The Mysteries of Oil Changes Debunked

Extending the life of your car and cutting the costs of maintenance is a top priority for most car owners. One of the most effective ways to accomplish this is by getting regular oil changes. However, there is always much debate on how often it should be changed. While many people stick to the old adage of every 3,000 miles, depending on your car and oil type this may not be enough or more likely too often.

Conventional Motor Oil vs. Synthetic Motor Oil

This question is subjective to each auto owner’s preferences really, or more so, their individual driving style of their particular vehicle. But a good place to start is the difference between the two major types of oil used in cars around the world. You have the traditional oils and you have the more modern synthetic oils. Traditional motor oil is mostly made up of crude oil, which is the result of the heavier stage in the petroleum refining process. Synthetic motor oil is entirely man-made and are more fuel efficient and provide extended life intervals. Organic compounds or synthetic hydrocarbons are the origin of synthetic oil and the process involves rearranging the molecules so they are all the same dimension (size, shape & weight). Naturally, this does not happen unless we tamper with the molecules. So synthetic oils are technically customized to provide the greatest lubrication characteristics.

Conventional Motor Oil

This is your typical “change every three months or 3,000 miles, whichever comes first” motor oil. It has become a less popular choice now although some die hard car junkies still cling to it’s cost effective characteristic. Derived from petroleum, conventional motor oil breaks down the quickest and is no longer used in high performance applications, especially endurance racing. Higher temperatures and abuse that extended driving periods bring has led to many abandoning this motor oil for more resistant and efficient choices. For many vehicles, you can literally perform an oil change (with new filter) on your car for less than $20. So this is popular budget choice for many.

Synthetic Motor Oil

The main difference that determines oil change intervals is that synthetic motor oil retains higher extreme temperature resistance to breaking down. Therefore, you can go longer on synthetic motor oil before servicing an oil change again. Synthetic motor oils are good for about 7,000 to even 20,000 miles with some synthetics while the conventional motor oil wears quicker and should be replaced around every 3,000 miles. Buying less oil also means dumping less oil back into the environment.
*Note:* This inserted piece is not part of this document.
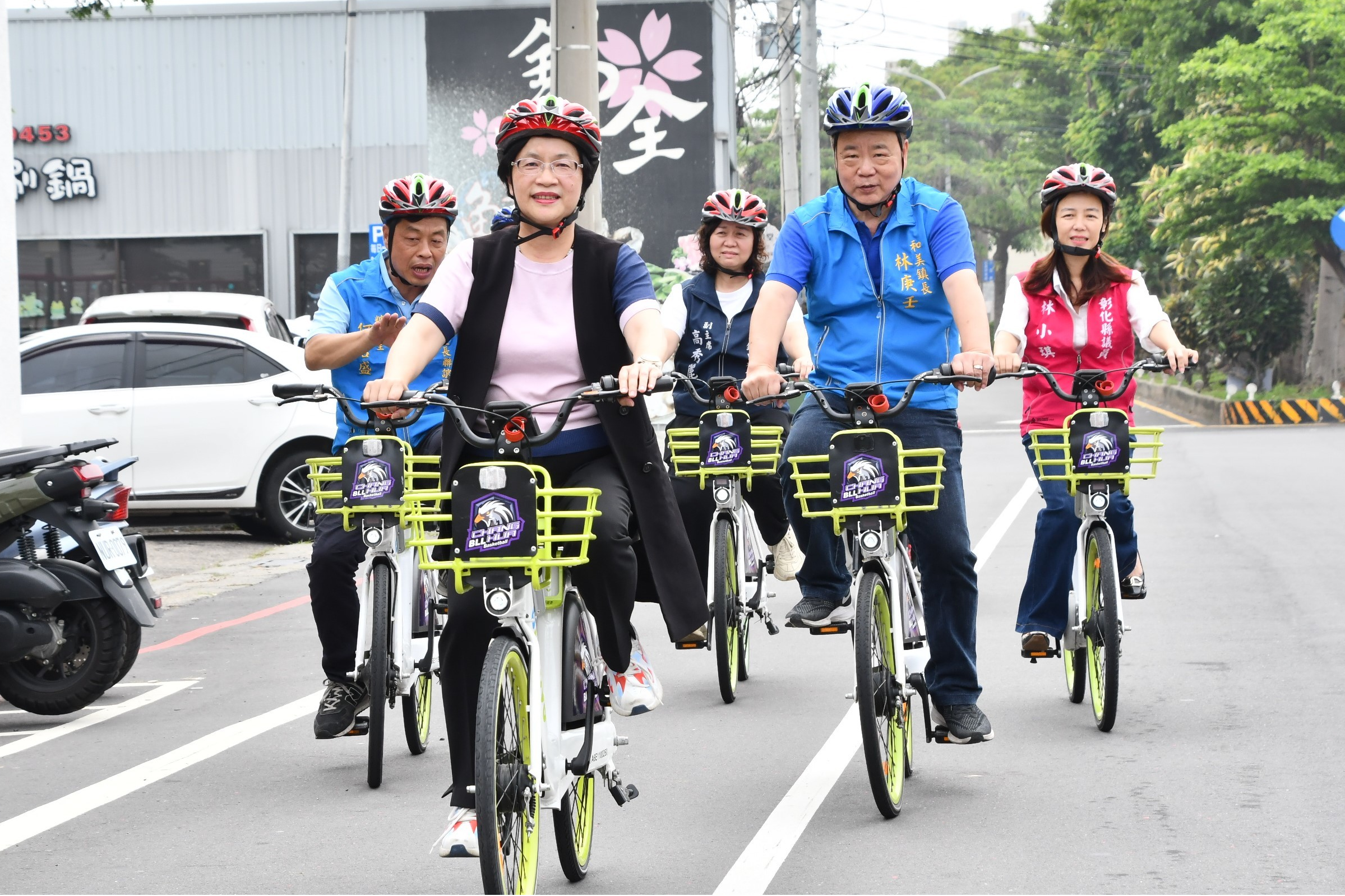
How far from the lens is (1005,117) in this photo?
5784 centimetres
Synthetics have been proven to be cleaner in composition due to the fact that they are created in a lab. Also, synthetics have been proven to enhance horsepower and engine efficiency because they produce less resistance when the engine is in motion and under stress.

Synthetic Blend Motor Oil

There is also a category of motor oil which is a combination of the two. Synthetic blends offer better longevity and protection than conventional motor oil although less than full synthetics. They are a popular option to many as they are cheaper than full synthetic motor oils. The longevity of the three major types of motor oils really doesn’t matter all that much in the end considering the costs are relatively equalized in either which route you choose.


To keep things simple, consult the manual your car came with to ensure you are meeting the manufacturer’s recommended oil change interval. They can vary with all types of autos out there. A general rule of thumb is every 3,000 miles with conventional motor oil, every 5,000 to 7,000 with synthetic blend motor oil and every 7,000 to 15,000 with full synthetic motor oil. It is highly suggested you do some research on the brand and type of motor, especially in the car you plan to use it in, before deciding on an interval you should next change the oil again. These figures are for general consensus and many people prefer many different things in their cars. For example, I use a high quality European full synthetic (Amsoil) in my BMW M3 and change that oil at 7,000 intervals just to ensure my high performance engine is receiving the maximum protection. Others may be in a situation where their grocery getter would not be stressed during daily driving duties and therefore could stretch a full synthetic motor oil to it’s limit of say 20,000 miles. It is all relative to the tip of driving and automobile make and model you are working with. All in all, do some light research and use this as a guideline to steer you choices. Happy driving!